━━━ Page excerpt ━━━

The input should contain a single line with an integer N, 1≤N≤1000000000 and I want my output in one line with one integer, the number I want to get by reversing the binary representation of N.
Something like that
// 13 = 1101b
int value = 13;
// 11 = 1011b
int result = Convert.ToInt32(new String(
Convert.ToString(value, 2)
.Reverse()
.ToArray()), 2);
Explanation:
Convert.ToString(value, 2) returns value in binary representation ("1101")
Reverse().ToArray() - reverse the string ('1','0','1','1') as sequence of characters and converts to array char[].
new String(...) constructs string "1011" from array of char
finally, Convert.ToInt32(..., 2) convert binary representation back to int
You can use Convert.ToString and Convert.ToInt32 methods, where 2 means binary:
int numb = int.Parse(Console.ReadLine());
var reversedString = Convert.ToString(numb, 2).ReverseString();
var result = Convert.ToInt32(reversedString, 2);
...
public static string ReverseString(this string s)
{
char[] arr = s.ToCharArray();
Array.Reverse(arr);
return new string(arr);
}
A fun excercise would be doing this without using the string conversion.

━━━ Data provided ━━━

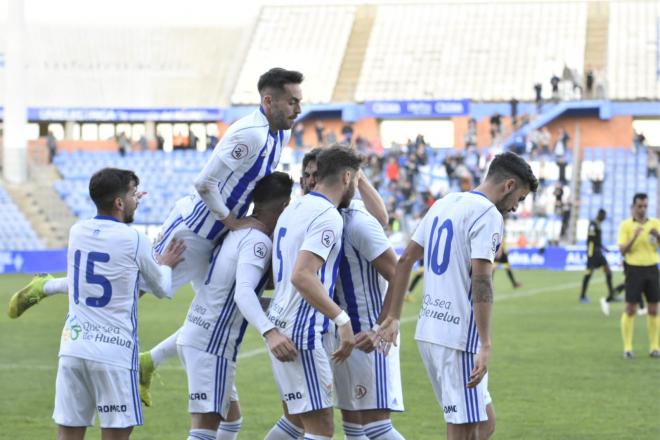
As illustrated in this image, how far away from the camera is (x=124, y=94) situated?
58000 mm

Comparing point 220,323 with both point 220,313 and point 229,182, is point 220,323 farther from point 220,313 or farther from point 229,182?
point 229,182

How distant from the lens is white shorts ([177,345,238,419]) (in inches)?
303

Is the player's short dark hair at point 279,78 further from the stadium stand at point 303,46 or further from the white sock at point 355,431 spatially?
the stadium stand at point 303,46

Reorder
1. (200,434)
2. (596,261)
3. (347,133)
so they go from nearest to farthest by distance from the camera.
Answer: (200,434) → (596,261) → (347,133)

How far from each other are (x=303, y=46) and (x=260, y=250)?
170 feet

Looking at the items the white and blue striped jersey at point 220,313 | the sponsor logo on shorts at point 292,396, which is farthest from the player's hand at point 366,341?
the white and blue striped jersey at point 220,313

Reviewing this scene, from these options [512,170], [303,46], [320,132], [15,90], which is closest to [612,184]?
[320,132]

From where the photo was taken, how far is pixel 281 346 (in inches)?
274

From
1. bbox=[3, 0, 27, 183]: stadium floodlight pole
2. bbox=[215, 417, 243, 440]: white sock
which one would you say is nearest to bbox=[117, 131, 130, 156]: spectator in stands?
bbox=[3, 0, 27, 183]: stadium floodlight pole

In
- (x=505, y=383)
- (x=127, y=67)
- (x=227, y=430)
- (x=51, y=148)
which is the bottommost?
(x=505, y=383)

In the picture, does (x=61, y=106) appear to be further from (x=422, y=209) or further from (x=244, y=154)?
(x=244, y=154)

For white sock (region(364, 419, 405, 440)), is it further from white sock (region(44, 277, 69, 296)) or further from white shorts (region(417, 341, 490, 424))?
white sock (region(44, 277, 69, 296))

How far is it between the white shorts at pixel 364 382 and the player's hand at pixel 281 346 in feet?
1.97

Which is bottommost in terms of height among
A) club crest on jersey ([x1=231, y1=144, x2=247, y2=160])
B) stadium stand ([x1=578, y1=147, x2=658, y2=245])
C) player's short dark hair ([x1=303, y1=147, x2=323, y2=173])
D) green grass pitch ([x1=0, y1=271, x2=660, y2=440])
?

━━━

* _Tasks to complete_:
1 – Retype the binary-reversal thread between "new String(...) constructs" and "ReverseString(this string s)", inclusive.
2 – Extend the binary-reversal thread, starting after its final sentence.
The entries have no part in this work.

* _Exercise results_:
1 –
new String(...) constructs string "1011" from array of char
finally, Convert.ToInt32(..., 2) convert binary representation back to int
You can use Convert.ToString and Convert.ToInt32 methods, where 2 means binary:
int numb = int.Parse(Console.ReadLine());
var reversedString = Convert.ToString(numb, 2).ReverseString();
var result = Convert.ToInt32(reversedString, 2);
...
public static string ReverseString(this string s)

2 –
I have very little experience with bit twiddling so there is probably a faster and better way of doing this, but this seems to work:
public static IEnumerable<bool> ToBinary(this int n)
{
for (int i = 0; i < 32; i++)
{
yield return (n & (1 << i)) != 0;
}
}
public static int ToInt(this IEnumerable<bool> b)
{
var n = 0;
var counter = 0;
foreach (var i in b.Trim().Take(32))
{
n = n | (i ? 1 : 0) << counter;
counter++
}
return n;
}
private static IEnumerable<bool> Trim(this IEnumerable<bool> list)
{
bool trim = true;
foreach (var i in list)
{
if (i)
{
trim = false;
}
if (!trim)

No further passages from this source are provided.